You are viewing a plain text version of this content. The canonical link for it is here.
Posted to dev@activemq.apache.org by qihongxu <gi...@git.apache.org> on 2018/12/26 07:00:51 UTC

[GitHub] activemq-artemis pull request #2482: ARTEMIS-2214 Cache durable&priority in ...

GitHub user qihongxu opened a pull request:

    https://github.com/apache/activemq-artemis/pull/2482

    ARTEMIS-2214 Cache durable&priority in PagedReference

    We recently performed a test on artemis broker and found a severe performance issue.
    
    When paged messages are being consumed, decrementMetrics in QueuePendingMessageMetrics will try to ‘getMessage’ to check whether they are durable or not. In this way queue will be locked for a long time because page may be GCed and need to be reload entirely. Other operations rely on queue will be blocked at this time, which cause a significant TPS drop. Detailed stacks are attached below.
    
    This also happens when consumer is closed and messages are pushed back to the queue, artemis will check priority on return if these messages are paged.
    
    To solve the issue, durable and priority need to be cached in PagedReference just like messageID, transactionID and so on. I have applied a patch to fix the issue. Any review is appreciated.
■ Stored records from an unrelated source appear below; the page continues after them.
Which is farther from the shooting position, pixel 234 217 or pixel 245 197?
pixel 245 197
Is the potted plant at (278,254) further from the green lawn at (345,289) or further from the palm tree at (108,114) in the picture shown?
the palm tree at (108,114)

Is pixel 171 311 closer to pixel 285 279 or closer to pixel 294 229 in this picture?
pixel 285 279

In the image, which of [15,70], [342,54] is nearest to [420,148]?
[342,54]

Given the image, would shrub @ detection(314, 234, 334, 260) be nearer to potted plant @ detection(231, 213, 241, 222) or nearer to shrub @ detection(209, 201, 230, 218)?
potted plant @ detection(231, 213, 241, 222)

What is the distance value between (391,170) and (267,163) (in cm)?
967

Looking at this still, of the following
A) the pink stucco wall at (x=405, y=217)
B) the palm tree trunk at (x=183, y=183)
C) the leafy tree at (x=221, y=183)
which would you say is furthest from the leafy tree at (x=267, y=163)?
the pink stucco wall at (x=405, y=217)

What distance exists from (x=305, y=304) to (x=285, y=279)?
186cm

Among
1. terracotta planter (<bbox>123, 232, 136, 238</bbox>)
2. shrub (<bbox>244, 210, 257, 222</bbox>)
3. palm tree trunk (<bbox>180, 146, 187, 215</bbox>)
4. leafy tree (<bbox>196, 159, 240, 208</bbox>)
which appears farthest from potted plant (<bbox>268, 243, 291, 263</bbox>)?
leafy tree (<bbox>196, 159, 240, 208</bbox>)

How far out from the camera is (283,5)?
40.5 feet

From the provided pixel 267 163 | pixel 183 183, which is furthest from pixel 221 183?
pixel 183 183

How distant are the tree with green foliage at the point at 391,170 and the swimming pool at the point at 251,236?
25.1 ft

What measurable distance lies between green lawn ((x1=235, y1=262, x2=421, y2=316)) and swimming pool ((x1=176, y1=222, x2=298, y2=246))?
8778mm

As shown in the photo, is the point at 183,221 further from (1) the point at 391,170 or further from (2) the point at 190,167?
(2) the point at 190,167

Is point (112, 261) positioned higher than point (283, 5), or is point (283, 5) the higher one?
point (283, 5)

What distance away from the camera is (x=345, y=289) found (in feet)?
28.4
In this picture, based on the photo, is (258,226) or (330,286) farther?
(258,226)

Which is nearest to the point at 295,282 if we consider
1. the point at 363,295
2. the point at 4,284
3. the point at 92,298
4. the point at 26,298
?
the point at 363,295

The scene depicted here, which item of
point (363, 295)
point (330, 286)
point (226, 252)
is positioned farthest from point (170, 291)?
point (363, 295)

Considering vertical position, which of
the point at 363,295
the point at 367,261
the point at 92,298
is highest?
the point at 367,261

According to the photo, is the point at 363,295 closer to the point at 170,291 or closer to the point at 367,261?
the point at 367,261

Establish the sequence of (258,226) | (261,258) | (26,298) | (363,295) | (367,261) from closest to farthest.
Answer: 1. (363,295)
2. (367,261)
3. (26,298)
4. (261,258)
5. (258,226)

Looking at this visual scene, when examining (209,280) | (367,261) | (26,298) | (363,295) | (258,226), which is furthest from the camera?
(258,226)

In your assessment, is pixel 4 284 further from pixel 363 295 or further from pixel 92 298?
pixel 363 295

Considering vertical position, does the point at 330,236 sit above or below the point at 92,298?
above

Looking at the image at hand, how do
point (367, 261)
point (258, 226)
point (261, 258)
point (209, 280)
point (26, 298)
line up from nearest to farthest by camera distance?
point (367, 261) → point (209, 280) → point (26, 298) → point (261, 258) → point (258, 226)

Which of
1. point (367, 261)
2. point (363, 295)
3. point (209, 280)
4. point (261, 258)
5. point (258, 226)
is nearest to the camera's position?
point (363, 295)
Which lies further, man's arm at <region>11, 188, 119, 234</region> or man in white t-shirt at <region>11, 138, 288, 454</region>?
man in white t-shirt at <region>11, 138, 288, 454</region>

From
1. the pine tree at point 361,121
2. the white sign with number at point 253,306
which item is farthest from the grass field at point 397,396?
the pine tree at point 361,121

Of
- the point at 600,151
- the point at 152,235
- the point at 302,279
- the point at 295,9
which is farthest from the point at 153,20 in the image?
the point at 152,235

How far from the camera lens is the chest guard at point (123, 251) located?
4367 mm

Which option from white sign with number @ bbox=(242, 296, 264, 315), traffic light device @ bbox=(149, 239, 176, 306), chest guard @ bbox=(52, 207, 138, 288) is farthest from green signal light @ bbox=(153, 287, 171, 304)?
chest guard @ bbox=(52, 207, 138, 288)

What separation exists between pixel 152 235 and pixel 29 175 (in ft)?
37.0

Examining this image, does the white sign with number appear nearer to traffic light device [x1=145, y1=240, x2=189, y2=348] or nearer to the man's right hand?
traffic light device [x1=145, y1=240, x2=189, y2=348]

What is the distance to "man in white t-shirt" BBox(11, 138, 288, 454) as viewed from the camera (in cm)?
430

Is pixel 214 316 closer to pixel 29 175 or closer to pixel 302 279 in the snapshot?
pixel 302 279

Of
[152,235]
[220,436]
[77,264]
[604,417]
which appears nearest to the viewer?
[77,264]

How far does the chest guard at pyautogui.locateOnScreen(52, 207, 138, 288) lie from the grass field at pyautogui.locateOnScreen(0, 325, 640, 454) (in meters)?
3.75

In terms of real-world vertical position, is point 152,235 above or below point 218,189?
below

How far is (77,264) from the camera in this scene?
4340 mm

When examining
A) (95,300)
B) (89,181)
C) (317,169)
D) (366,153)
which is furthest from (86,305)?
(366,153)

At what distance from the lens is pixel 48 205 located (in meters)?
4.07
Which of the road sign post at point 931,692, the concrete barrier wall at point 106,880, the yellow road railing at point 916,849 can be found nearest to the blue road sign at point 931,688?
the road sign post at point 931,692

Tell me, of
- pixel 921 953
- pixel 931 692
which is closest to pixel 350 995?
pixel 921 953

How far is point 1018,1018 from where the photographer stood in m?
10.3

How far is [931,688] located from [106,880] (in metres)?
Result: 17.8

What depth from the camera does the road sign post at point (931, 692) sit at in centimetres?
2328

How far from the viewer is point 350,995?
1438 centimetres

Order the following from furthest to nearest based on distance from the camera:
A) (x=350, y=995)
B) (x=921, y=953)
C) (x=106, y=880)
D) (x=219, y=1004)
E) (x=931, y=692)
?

You can merge this pull request into a Git repository by running:

    $ git pull https://github.com/qihongxu/activemq-artemis modify_pagedReference

Alternatively you can review and apply these changes as the patch at:

    https://github.com/apache/activemq-artemis/pull/2482.patch

To close this pull request, make a commit to your master/trunk branch
with (at least) the following in the commit message:

    This closes #2482
    
----
commit a49ad880c2372afdb88bd805fb6e20fdae1de784
Author: Qihong Xu <qi...@...>
Date:   2018-12-26T03:11:10Z

    ARTEMIS-2214 Cache durable&priority in PagedReference

----


---

[GitHub] activemq-artemis pull request #2482: ARTEMIS-2214 Cache durable&priority in ...

Posted by michaelandrepearce <gi...@git.apache.org>.
Github user michaelandrepearce commented on a diff in the pull request:

    https://github.com/apache/activemq-artemis/pull/2482#discussion_r244150155
  
    --- Diff: artemis-server/src/main/java/org/apache/activemq/artemis/core/paging/cursor/PagedReferenceImpl.java ---
    @@ -363,4 +371,20 @@ public long getPersistentSize() {
           return messageSize;
        }
     
    +   @Override
    +   public byte getPriority() {
    +      if (priority == -1) {
    +         priority = getMessage().getPriority();
    +      }
    +      return priority;
    +   }
    +
    +   @Override
    +   public boolean isDurable() {
    +      if (messageID < 0) {
    --- End diff --
    
    should use durable field or additional flag to see if its been cached, messageID maybe cached already but not durable.


---

[GitHub] activemq-artemis issue #2482: ARTEMIS-2214 Cache durable&priority in PagedRe...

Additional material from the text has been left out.